Document segment:
"""

Asking for help

** If anyone is interested in trying Wyzant (reviewed below), please use my code and get $40 of tutoring for free!**

Sometimes going it alone is great.  And sometimes you need help.

I’ve been teaching myself to code and backtracking to more and more basic subjects to give myself a solid foundation in programming.

I’m still not 100% sure what I’d like to specialize in, but I’m leaning towards data science and/or AI.  (Will write more on my love of cyborgs and why AI later…)

But I have to start at the basics.  For now,  I’m doing simple toy programs (tictactoeAI) and working through several Coursera courses on algorithms.

While the code I write works, I just know it’s ugly.  It feels brittle and ungainly and while I wanted to fix it, I didn’t know how.  One of my biggest fears about being a self-taught programmer is that my code might work, but it’ll be a hot mess and I’ll have locked in bad habits.

"""

Exercise instructions:
a: Repeat word for word the part of the post about asking for help between "I’ve been teaching" and "why AI later…)", inclusive.
b: Carry on writing the post about asking for help as a self-taught programmer, starting right after its last sentence.
The records have no connection to the post about asking for help.

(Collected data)
"""

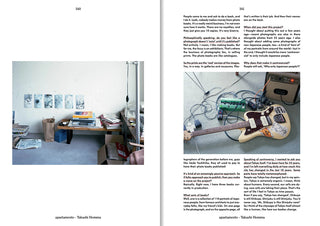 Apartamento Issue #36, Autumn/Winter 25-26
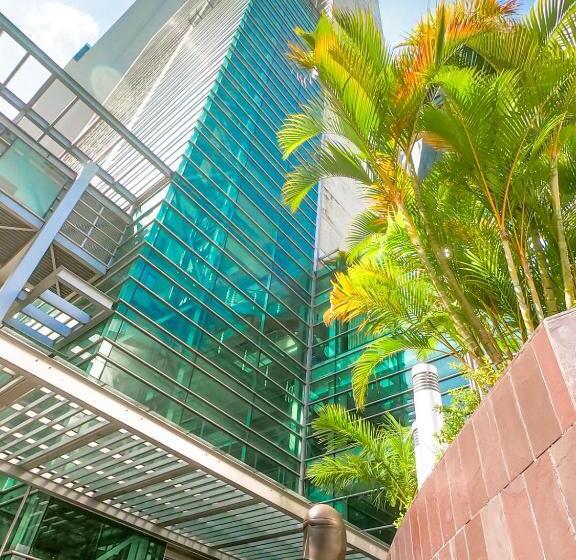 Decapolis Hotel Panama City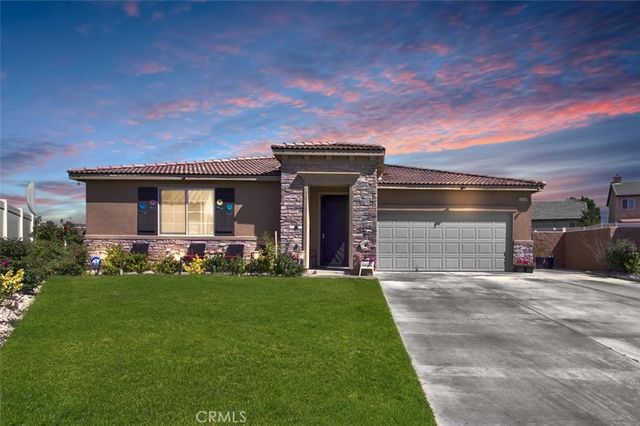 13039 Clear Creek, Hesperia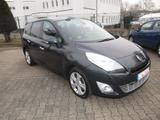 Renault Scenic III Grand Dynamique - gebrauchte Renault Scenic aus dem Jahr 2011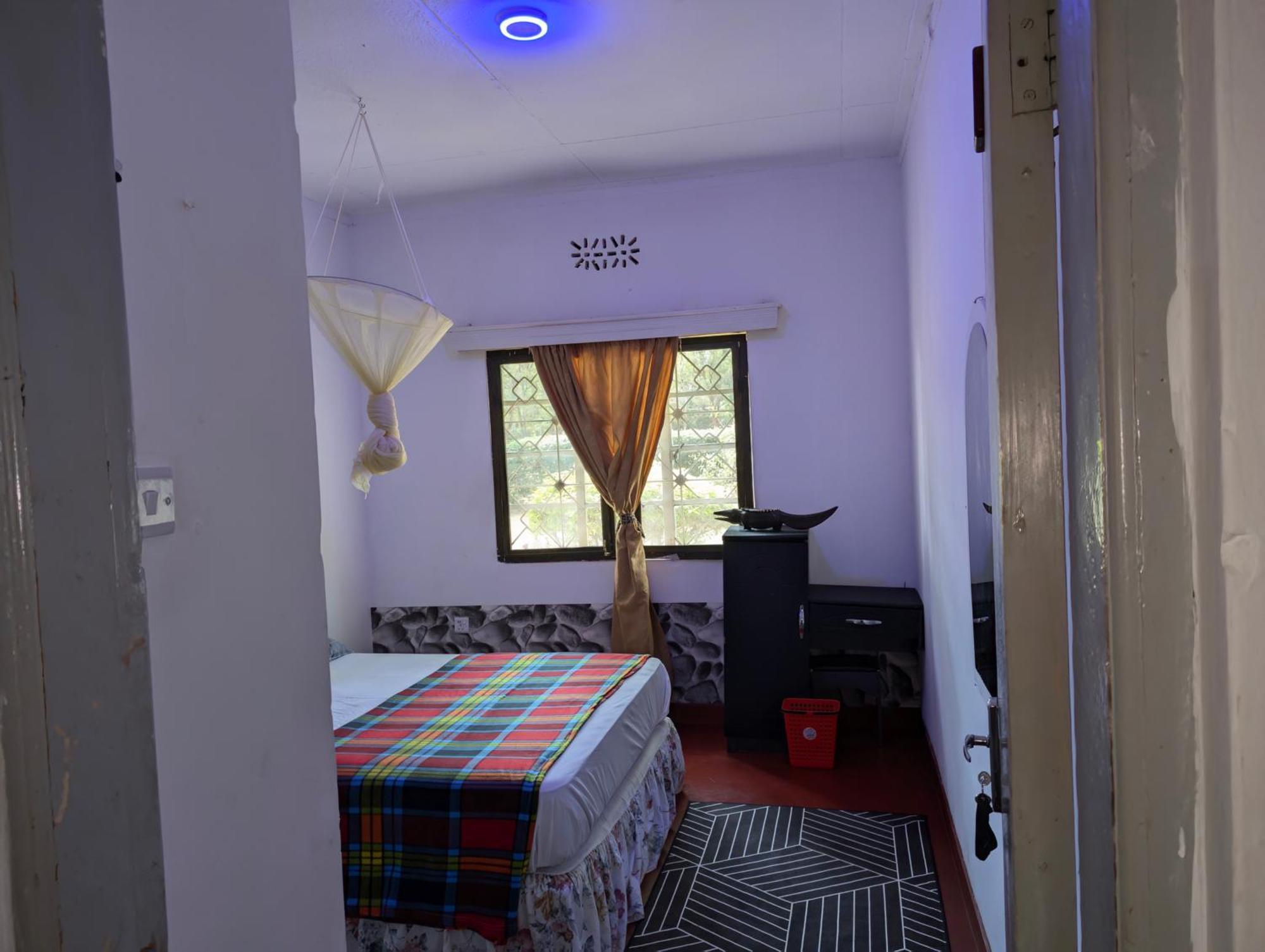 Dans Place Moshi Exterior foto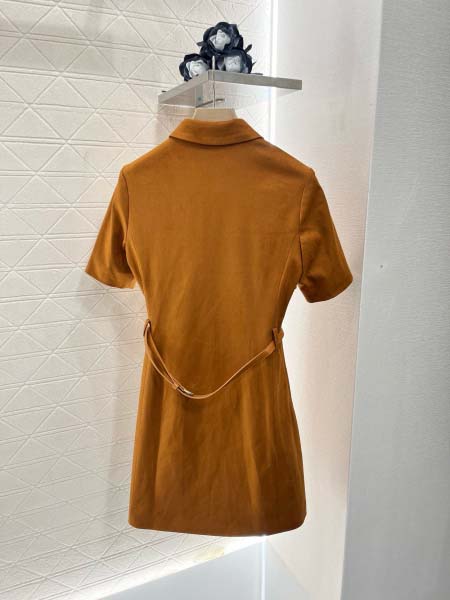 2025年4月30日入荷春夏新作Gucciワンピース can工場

"""

Task-by-task answers:
a:
I’ve been teaching myself to code and backtracking to more and more basic subjects to give myself a solid foundation in programming.

I’m still not 100% sure what I’d like to specialize in, but I’m leaning towards data science and/or AI.  (Will write more on my love of cyborgs and why AI later…)

b:
If I were in school, I’d be getting design feedback, but going it alone that’s hard to get.  I’ve been submitting code snippets to codereview stackexchange and while that’s been hugely helpful it doesn’t go far enough.

I really needed someone to sit down with me, walk through my code line by line, and give me feedback.

Looking into tutoring options

After a week or two of fretting over what to do I finally decided to try an online tutor.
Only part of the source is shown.